Over the years it is true to say that on the days I have felt my worst I am invariably greeted with the words by somebody or another “you look really well”.
I have always kind of smiled at this, even joked about how crap I feel yet people think I look amazing. However, this week it really got to me and set me thinking about the realities of living with what is effectively an invisible illness. I remember once a doctor saying to me that I would probably be better off having a leg missing at least then people would know I was suffering – I am of course not suggesting that we all go out to have legs amputated but I kind of see his point.
I am guessing that for many of us suffering from Fibromyalgia, we look pretty normal, nothing really to distinguish us from the next person. Standing at the train station this morning, I am sure nobody looked at me and thought “Poor girl, look at the pain she is in”. However, in reality, my current flare-up is so bad I could cry.
On a day-to-day basis, I function.
I work, I socialize, I run home and I exercise (albeit slowly and gently with yoga), hey maybe I am luckier than most but the reality is the effects of Fibromyalgia are never far away. Sitting chatting yesterday, without thinking I tapped the biro onto my thigh and there it was, the familiar painful nudge reminding me of Fibros presence. On the outside looking in, nobody noticed, and had I have yelped out or grimaced who would have believed that a tap from a pen could evoke such a painful response. At best, I may have been labeled a wimp, at worst a hypochondriac.
In the early days before my diagnosis, my doctor had given the suggestion that I was maybe imagining it and would investigate this further. She concluded that I must have had some mental stress that could manifest as “imaginary pain”.
I knew that my pain and fatigue were very real but after being written off so many times, even I began to wonder.

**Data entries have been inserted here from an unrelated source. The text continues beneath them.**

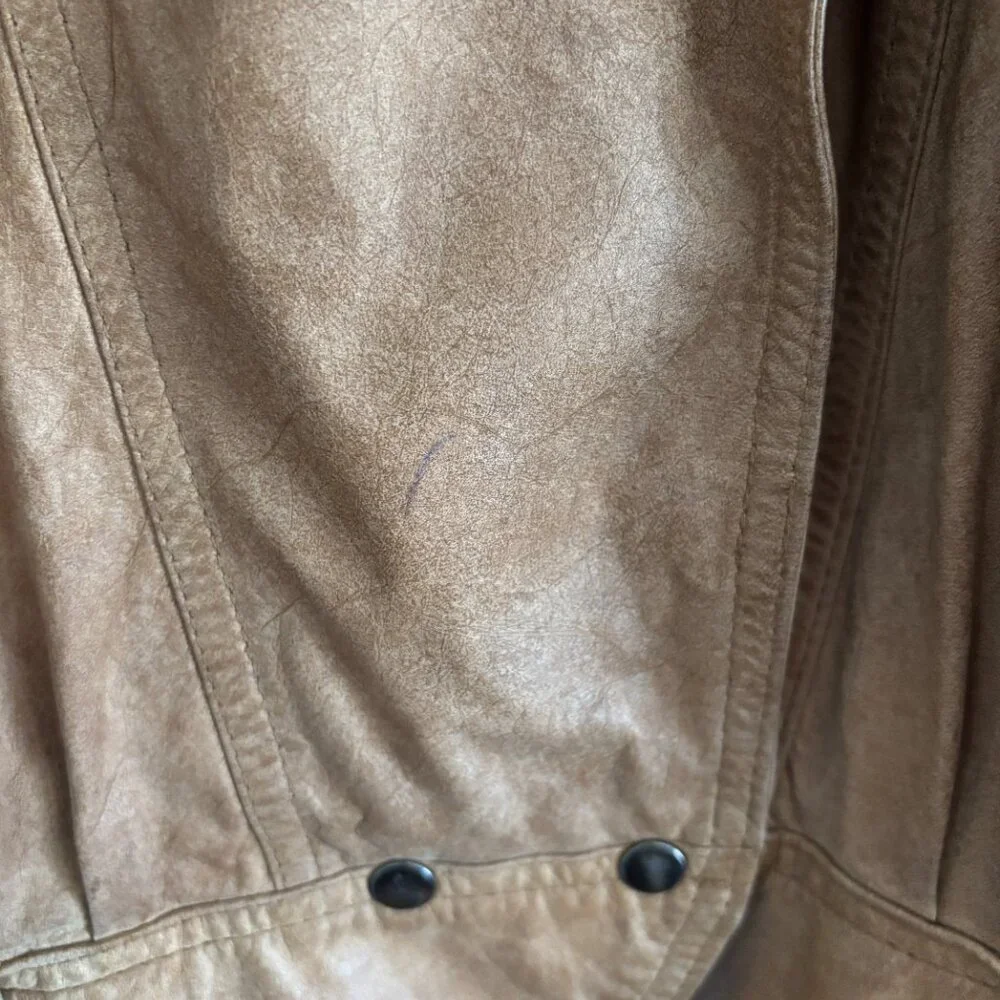 Vintage 80s Brown Paper bag Leather Jacket - Picture 7 of 14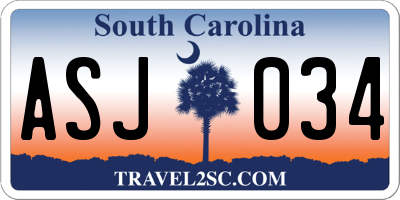 SC license plate ASJ034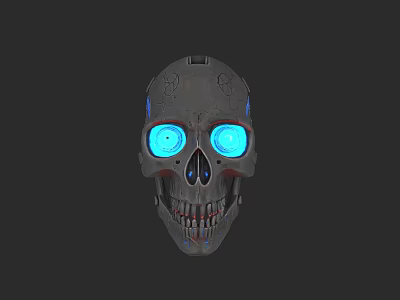 Cybernetic Skull Game Movie Character With Glowing Blue Eyes And Metallic Features 3d model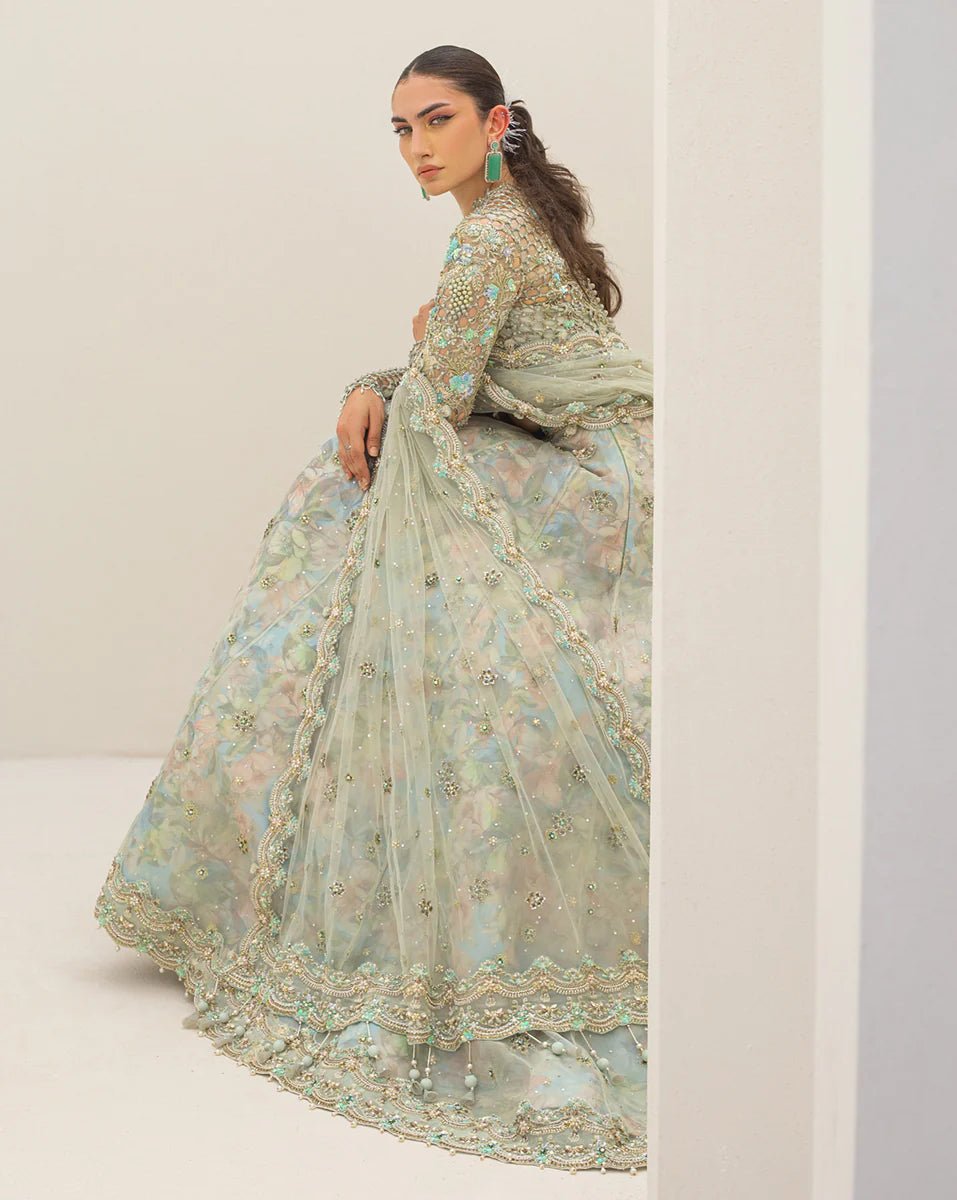 Model wearing Qalamkar Couture Nov '23 C - 01 ZERLIN'S dress, epitomizing Pakistani clothes online in the UK.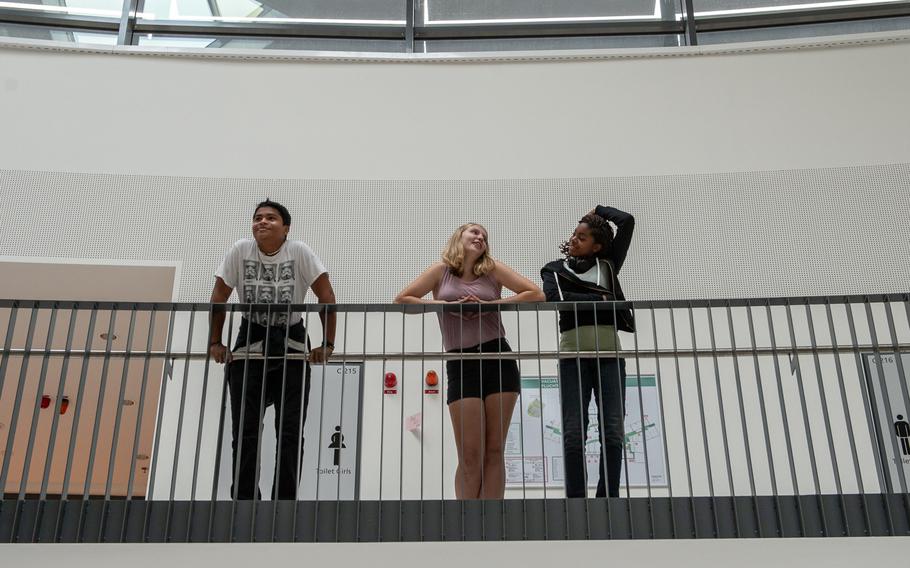 Students reconnect during an open house at the new Kaiserslautern High School, Friday, Aug. 24, 2018. Classes begin at the school on Monday, Aug. 27.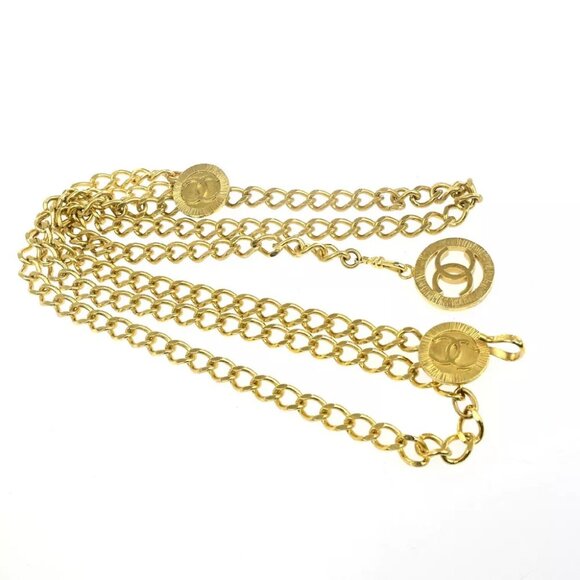 CHANEL CC Logo Coin Medallion Charm Chain Belt Gold GHW Accessory - Picture 1 of 7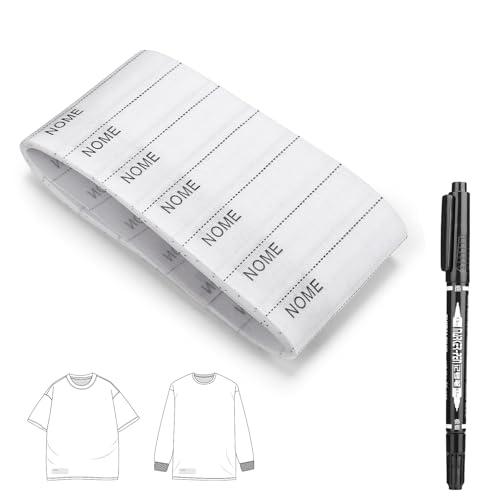 LEMESO Etichette Adesive Personalizzate per Vestiti Etichette Termoadesive per Asilo Etichette Nome 100 pz Etichette Adesive Scuola per Tessuto Ferro da Stirare con Penna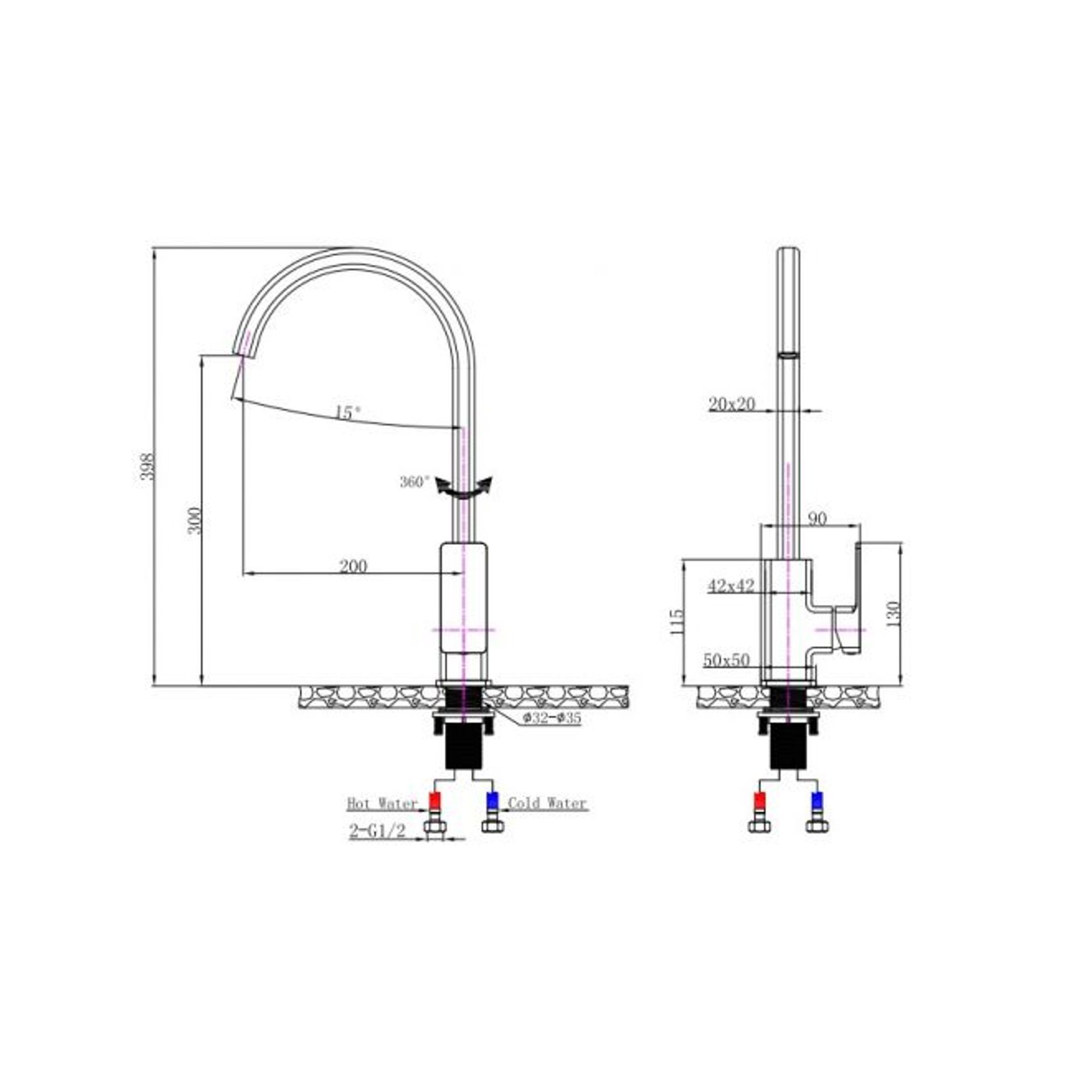 Ivano Kitchen Mixer Chrome dimensions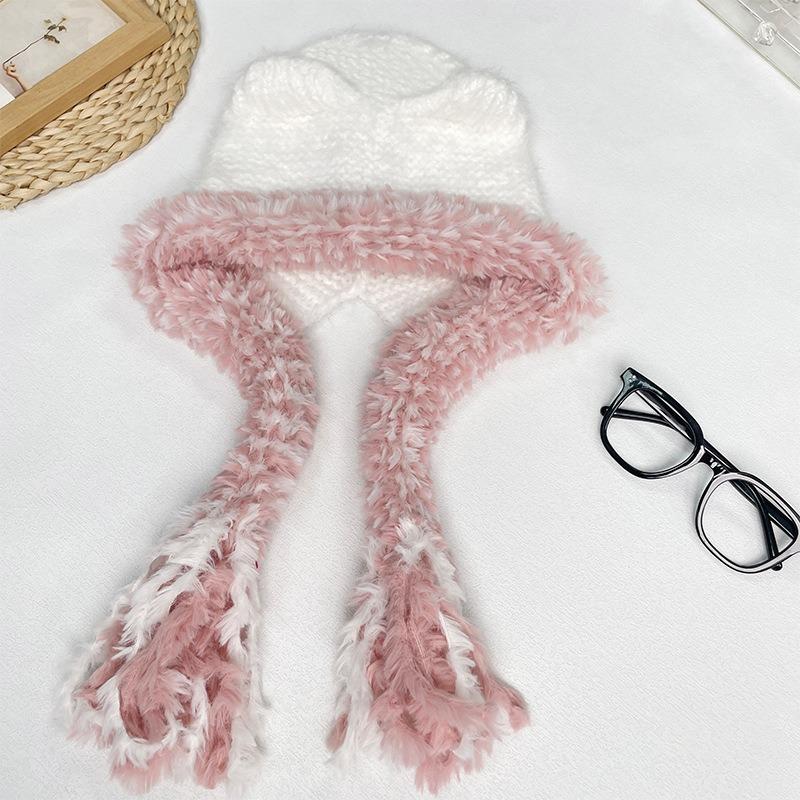Cat Ears Contrasting Pigtails Knitted Hat Women's Winter Outdoor Warm Ear Protection Bear Hat Showing Face Small Pullover Wool Hat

I can imagine that for friends and family, it is as equally confusing when their husband, wife, mother, father, son, or daughter are tired and lethargic all the time, they are in constant pain, and yet there is nothing to show for it and they are tested by the doctors only for the tests to come back normal. What are they to think? It doesn’t take a genius to figure out the frustrations and conflicting emotions on both sides.
Due to the nature of our condition, we are often left feeling lonely and vulnerable. Unless we have a very sympathetic doctor, then we may feel that we have no place to turn, nobody who can fully understand how it feels to look Warrior and yet feel wretched. Nobody can understand, no matter how well-intentioned or how much a person loves you, they will never grasp the reality of Fibromyalgia. That is why the Fibro community is so important.
So, the next time somebody tells you that you look great and so well, hold your head up and be proud.
Fibromyalgia is horrible and robs us of so much, but it can’t take our life or our will. We have to work hard to function as normally as we can and that takes strength and guts to get up every day and face the world in so much pain particularly knowing that nobody will probably even notice.